“Uncle Joe,” said the little girl, taking her courage in both hands, “will you do something for me?” Then, as he stared down at her from under his bushy brows, she added: “I don’t mean that you aren’t always doing something for me—letting me sleep here at your house, and eat with you, and all that. But something special.”
“What is the ‘something special’?” asked Mr. Stagg cautiously.
“Something I want you to do to-day. You always go off to your store after dinner, and when you come home it’s too dark.”
“Too dark for what?”
“For us to take a walk,” said the little girl very earnestly. “Oh, Uncle Joe, you don’t know how dreadful I miss taking Sunday walks with my papa! Of course, we took ’em in the morning, for he had to go to work on the paper in the afternoon, but we did just about go everywhere.
“Sometimes,” pursued Carolyn May in reminiscence, “we went to a very, very early morning service in a church. It was held pertic’lar for folks that worked at night. It wasn’t like our church where I went to Sunday-school, for there were boys in long dresses, and they swung little dishes on chains, with something burning in ’em that smelled nice, and the minister did all the talking——”
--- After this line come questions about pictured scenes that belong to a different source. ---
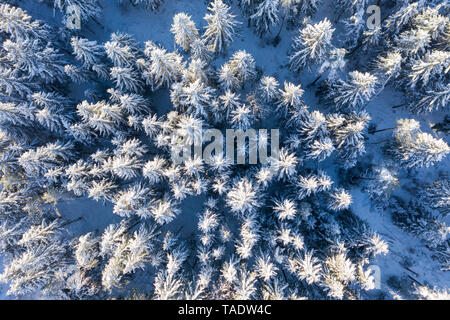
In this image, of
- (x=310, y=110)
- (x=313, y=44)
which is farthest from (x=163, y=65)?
(x=310, y=110)

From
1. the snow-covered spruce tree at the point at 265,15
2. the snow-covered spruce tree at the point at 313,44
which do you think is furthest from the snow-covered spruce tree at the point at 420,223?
the snow-covered spruce tree at the point at 265,15

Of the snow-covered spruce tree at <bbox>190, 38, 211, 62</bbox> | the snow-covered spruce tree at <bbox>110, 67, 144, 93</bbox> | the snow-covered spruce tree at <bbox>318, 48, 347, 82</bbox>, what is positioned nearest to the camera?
the snow-covered spruce tree at <bbox>110, 67, 144, 93</bbox>

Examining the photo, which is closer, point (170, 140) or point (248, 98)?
point (170, 140)

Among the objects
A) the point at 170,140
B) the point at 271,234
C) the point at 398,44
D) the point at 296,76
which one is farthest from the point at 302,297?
the point at 398,44

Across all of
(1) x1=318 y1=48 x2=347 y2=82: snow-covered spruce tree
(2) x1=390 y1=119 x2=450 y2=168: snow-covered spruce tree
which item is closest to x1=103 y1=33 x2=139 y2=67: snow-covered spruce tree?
(1) x1=318 y1=48 x2=347 y2=82: snow-covered spruce tree

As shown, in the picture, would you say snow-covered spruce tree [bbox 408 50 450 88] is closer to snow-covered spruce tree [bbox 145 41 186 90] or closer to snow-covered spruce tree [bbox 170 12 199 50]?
snow-covered spruce tree [bbox 170 12 199 50]

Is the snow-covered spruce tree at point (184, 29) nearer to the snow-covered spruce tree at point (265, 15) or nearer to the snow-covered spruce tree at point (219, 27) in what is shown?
the snow-covered spruce tree at point (219, 27)
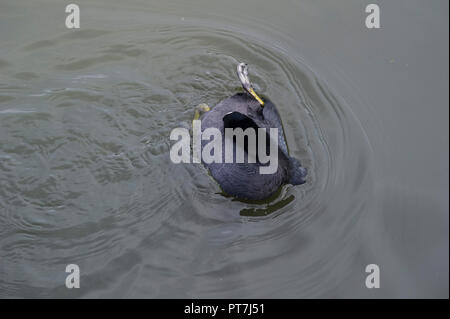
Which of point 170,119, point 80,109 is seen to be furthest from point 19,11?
point 170,119

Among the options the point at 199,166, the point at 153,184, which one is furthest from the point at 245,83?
the point at 153,184

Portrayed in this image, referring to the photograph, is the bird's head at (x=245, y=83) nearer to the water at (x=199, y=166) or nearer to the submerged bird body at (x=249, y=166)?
the submerged bird body at (x=249, y=166)

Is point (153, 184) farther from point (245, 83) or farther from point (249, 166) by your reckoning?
point (245, 83)

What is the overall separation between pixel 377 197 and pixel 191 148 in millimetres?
2015

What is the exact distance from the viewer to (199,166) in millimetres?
4930

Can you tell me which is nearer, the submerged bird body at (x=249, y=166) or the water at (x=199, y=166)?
the water at (x=199, y=166)

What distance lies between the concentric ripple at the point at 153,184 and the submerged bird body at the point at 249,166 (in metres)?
0.13

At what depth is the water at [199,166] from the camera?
417cm

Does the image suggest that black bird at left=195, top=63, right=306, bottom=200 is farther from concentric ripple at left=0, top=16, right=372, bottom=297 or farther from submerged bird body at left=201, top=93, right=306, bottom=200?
concentric ripple at left=0, top=16, right=372, bottom=297

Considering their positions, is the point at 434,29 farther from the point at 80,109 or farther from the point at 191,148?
the point at 80,109

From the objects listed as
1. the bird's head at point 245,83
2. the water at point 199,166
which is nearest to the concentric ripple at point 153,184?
the water at point 199,166

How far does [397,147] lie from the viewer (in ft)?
16.5

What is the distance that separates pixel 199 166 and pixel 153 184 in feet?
1.73

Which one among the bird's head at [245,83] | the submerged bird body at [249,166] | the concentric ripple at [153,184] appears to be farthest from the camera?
the bird's head at [245,83]
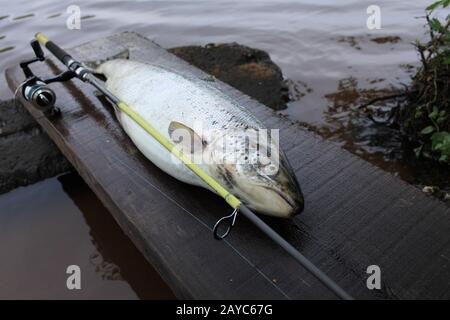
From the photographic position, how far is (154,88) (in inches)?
139

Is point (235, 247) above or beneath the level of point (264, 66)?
beneath

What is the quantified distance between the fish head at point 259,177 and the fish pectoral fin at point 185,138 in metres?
0.15

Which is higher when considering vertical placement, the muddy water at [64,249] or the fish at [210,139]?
the fish at [210,139]

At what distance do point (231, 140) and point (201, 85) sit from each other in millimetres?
928

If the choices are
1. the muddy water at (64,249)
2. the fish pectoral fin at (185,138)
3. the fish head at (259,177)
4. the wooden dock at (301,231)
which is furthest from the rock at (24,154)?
the fish head at (259,177)

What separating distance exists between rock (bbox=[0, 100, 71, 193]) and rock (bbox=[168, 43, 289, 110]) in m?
2.35

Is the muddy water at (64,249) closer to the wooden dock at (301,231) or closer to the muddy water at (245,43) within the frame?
the muddy water at (245,43)

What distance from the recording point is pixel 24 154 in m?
4.42

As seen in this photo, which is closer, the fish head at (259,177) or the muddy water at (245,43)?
the fish head at (259,177)

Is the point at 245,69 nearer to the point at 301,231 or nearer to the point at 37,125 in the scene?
the point at 37,125

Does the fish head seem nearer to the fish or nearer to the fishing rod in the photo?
the fish

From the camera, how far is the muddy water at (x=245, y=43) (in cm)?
→ 358
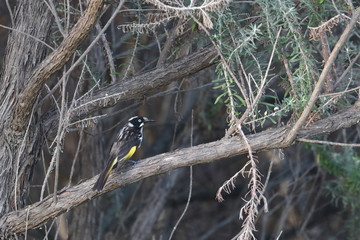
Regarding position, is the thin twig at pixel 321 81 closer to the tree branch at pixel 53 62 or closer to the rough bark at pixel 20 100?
the tree branch at pixel 53 62

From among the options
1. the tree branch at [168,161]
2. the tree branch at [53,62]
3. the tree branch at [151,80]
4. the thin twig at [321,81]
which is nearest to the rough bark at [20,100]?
the tree branch at [53,62]

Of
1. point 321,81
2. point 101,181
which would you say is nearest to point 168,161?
point 101,181

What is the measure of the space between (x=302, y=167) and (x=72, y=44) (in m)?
5.56

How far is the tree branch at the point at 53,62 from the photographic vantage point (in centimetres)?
496

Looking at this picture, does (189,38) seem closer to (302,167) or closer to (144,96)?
(144,96)

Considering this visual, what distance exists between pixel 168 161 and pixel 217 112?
14.2 feet

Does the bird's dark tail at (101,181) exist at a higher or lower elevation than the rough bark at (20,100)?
lower

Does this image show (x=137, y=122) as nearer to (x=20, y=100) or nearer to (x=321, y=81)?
(x=20, y=100)

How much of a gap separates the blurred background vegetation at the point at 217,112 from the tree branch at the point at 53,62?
0.36m

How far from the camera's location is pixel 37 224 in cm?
543

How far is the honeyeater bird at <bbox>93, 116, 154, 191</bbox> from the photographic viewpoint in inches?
210

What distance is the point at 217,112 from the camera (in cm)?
950

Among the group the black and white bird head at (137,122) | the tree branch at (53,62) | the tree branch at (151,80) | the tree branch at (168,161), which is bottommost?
the tree branch at (168,161)

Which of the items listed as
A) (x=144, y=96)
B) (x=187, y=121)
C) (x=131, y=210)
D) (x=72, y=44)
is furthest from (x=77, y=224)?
(x=72, y=44)
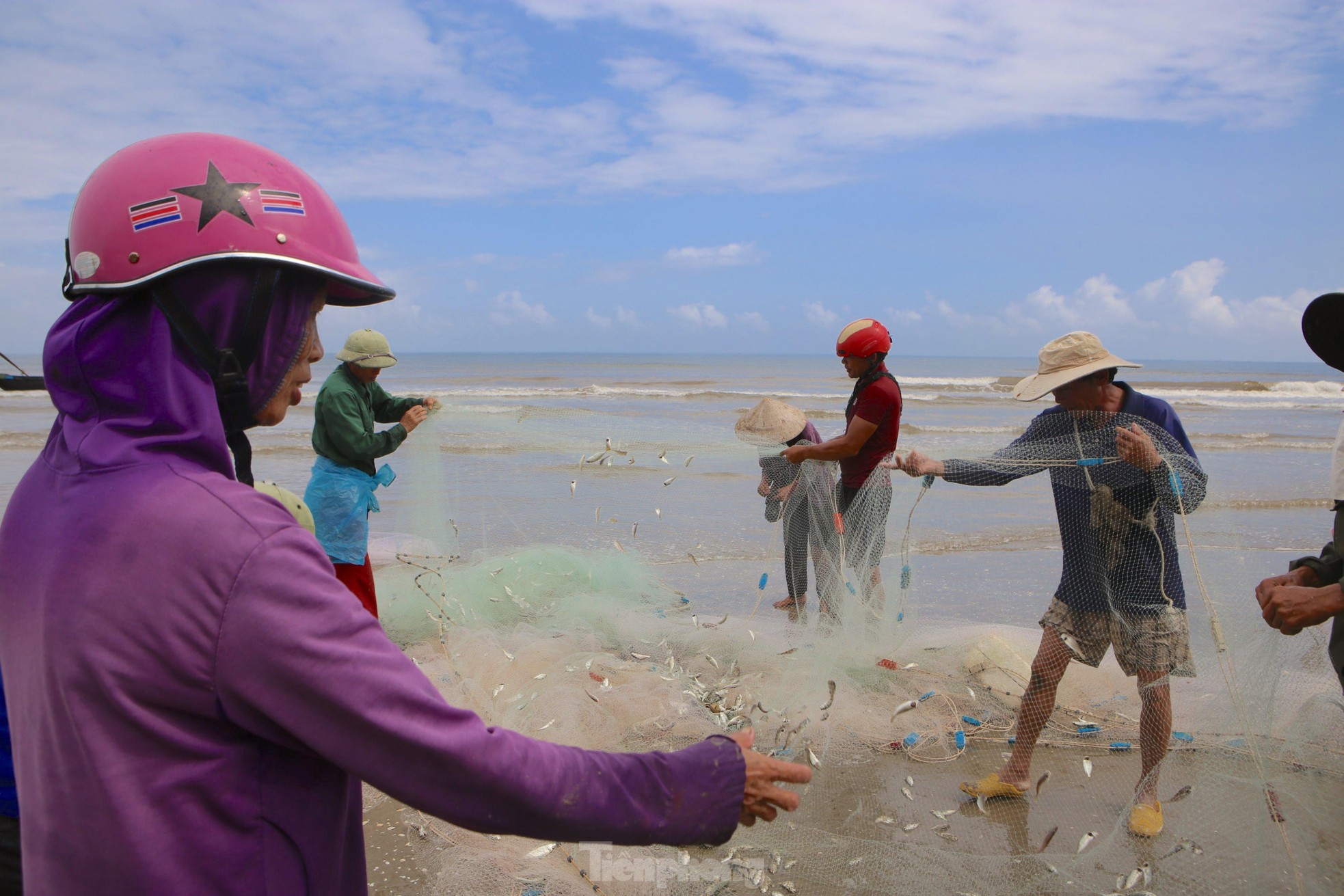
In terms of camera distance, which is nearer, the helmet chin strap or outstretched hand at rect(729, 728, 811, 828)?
the helmet chin strap

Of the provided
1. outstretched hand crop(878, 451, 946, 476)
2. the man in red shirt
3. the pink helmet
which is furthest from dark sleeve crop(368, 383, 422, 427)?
the pink helmet

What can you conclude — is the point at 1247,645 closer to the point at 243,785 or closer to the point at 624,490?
the point at 243,785

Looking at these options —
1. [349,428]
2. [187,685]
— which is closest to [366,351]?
[349,428]

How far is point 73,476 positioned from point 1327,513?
441 inches

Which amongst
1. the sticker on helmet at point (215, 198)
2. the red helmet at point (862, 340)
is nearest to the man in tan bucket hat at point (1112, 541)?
the red helmet at point (862, 340)

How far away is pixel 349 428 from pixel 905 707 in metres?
3.25

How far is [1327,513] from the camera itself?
9.20 m

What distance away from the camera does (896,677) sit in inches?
179

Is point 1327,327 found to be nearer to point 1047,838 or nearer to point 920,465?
point 920,465

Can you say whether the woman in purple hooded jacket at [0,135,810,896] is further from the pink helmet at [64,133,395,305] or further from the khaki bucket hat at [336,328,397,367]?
the khaki bucket hat at [336,328,397,367]

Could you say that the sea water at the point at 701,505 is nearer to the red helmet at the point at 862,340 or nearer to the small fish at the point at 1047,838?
the red helmet at the point at 862,340

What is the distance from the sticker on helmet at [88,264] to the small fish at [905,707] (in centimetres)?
356

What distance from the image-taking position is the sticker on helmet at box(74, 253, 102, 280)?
1131 mm

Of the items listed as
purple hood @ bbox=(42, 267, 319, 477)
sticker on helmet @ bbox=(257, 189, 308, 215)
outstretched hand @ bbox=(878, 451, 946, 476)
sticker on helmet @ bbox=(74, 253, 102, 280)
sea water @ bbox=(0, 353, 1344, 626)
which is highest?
sticker on helmet @ bbox=(257, 189, 308, 215)
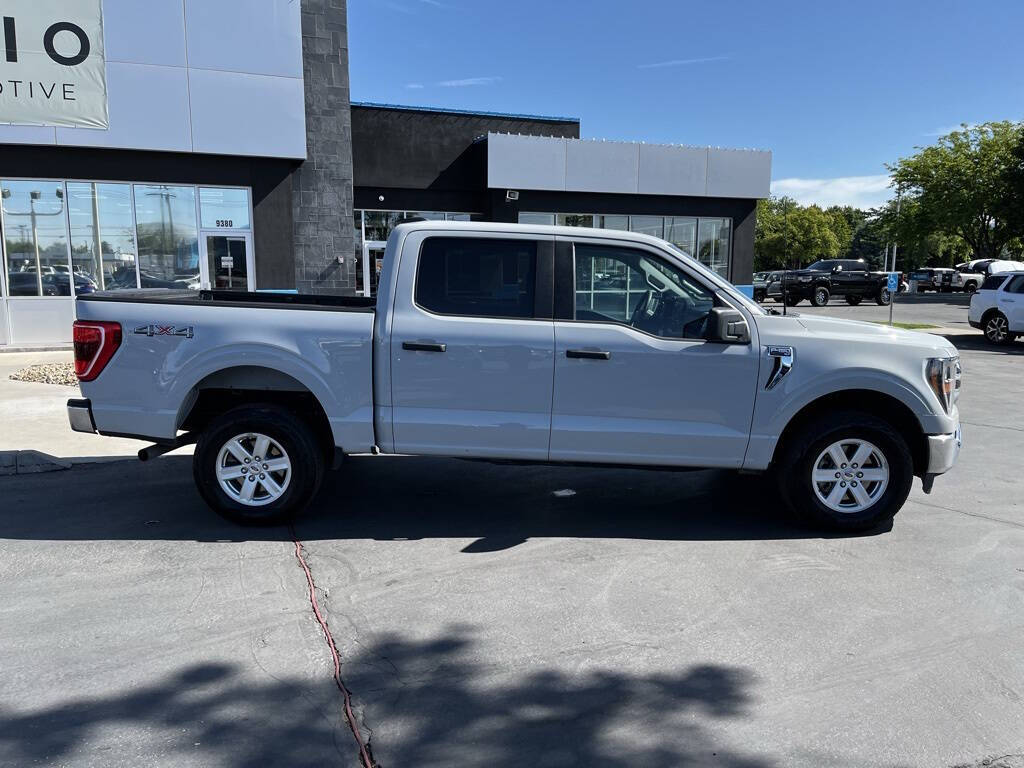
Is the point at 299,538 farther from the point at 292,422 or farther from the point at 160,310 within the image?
the point at 160,310

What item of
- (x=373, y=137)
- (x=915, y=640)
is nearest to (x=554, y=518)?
(x=915, y=640)

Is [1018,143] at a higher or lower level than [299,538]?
higher

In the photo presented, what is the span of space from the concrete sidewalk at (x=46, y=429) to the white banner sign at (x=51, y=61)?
18.4 feet

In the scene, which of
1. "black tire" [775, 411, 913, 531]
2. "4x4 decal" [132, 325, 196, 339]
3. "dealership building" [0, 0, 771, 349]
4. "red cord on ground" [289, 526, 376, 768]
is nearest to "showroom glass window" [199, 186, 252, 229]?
"dealership building" [0, 0, 771, 349]

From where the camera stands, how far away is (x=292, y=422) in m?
5.13

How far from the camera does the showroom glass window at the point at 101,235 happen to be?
1480 centimetres

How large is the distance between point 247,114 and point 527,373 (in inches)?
493

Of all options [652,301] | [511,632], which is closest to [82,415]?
[511,632]

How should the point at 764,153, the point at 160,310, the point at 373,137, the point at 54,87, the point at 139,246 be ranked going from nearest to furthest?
the point at 160,310 < the point at 54,87 < the point at 139,246 < the point at 373,137 < the point at 764,153

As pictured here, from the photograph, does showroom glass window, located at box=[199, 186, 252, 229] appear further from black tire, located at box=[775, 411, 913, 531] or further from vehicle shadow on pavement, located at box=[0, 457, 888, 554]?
black tire, located at box=[775, 411, 913, 531]

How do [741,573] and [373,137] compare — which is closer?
[741,573]

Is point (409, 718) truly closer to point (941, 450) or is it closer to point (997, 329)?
point (941, 450)

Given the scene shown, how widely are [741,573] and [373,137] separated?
1805cm

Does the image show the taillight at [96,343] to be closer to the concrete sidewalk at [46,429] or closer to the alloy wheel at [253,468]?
the alloy wheel at [253,468]
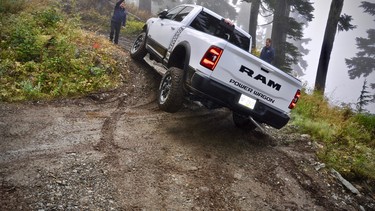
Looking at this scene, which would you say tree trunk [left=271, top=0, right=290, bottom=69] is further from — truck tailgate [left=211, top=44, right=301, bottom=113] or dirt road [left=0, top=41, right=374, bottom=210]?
truck tailgate [left=211, top=44, right=301, bottom=113]

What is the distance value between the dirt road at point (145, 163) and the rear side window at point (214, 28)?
72.5 inches

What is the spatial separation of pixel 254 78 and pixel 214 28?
92.2 inches

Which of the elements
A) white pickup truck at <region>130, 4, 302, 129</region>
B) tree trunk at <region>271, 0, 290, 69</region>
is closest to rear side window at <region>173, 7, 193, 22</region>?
white pickup truck at <region>130, 4, 302, 129</region>

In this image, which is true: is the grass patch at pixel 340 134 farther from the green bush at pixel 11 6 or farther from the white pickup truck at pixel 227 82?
the green bush at pixel 11 6

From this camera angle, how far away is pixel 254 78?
16.6 feet

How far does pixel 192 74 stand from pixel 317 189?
2753mm

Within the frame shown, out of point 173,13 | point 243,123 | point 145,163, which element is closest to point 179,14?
point 173,13

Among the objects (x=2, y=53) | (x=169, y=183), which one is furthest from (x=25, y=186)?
(x=2, y=53)

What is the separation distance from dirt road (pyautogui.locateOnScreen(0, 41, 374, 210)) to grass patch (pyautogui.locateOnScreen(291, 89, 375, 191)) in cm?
45

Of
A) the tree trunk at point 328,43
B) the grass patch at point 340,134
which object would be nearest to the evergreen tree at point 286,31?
the tree trunk at point 328,43

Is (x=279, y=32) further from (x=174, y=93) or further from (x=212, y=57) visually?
(x=212, y=57)

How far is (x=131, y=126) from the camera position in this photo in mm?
5480

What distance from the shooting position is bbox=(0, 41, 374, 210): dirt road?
351 cm

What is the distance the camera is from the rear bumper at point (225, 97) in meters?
4.87
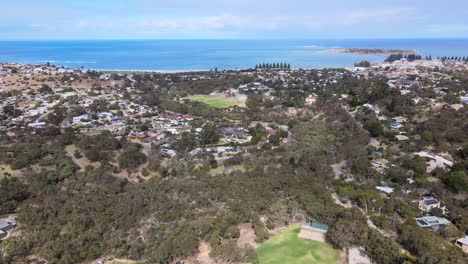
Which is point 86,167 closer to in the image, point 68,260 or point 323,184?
point 68,260

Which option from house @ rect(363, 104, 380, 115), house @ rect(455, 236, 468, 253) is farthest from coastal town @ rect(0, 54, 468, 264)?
house @ rect(363, 104, 380, 115)

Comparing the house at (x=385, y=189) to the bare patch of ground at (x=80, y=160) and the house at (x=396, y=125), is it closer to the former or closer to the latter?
the house at (x=396, y=125)

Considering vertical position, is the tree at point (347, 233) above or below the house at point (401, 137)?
below

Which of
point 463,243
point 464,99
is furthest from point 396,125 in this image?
point 463,243

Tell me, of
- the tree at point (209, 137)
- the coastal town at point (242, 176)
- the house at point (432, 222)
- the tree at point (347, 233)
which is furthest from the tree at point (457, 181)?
the tree at point (209, 137)

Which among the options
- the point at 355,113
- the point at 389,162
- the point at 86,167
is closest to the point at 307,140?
the point at 389,162

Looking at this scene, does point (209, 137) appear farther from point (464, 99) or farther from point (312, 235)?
point (464, 99)
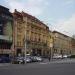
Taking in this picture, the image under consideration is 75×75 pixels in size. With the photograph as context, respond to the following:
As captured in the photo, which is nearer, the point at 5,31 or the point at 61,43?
the point at 5,31

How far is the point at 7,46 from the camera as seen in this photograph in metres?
87.7

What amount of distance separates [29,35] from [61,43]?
155ft

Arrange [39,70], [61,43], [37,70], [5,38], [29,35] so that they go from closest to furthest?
[37,70]
[39,70]
[5,38]
[29,35]
[61,43]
“Humph!” snorted Mr. Stagg, who was just as startled as was the Reverend Mr. Driggs by any new idea.
“And then we walked,” sighed Carolyn May. “Of course, we had often to take a ride first before we could get a place to walk in—not on pavement. On real dirt and grass! Under the trees! Where the birds sang! And the flowers lived! Oh, Uncle Joe! do you know how pretty the woods are now? The trees and bushes are all such lovely colours. I don’t dare go very far alone—not even with Prince. I might get lost, Aunty Rose says.
“But if you would go with me,” the little girl added wistfully, “just this afternoon, seems to me I wouldn’t feel so—so empty.”
That “empty” feeling from which the little girl suffered when she thought of her parents and her old life she did not often speak of. Mr. Stagg looked down at her earnest face and saw that the blue eyes were misty. But Carolyn May was brave.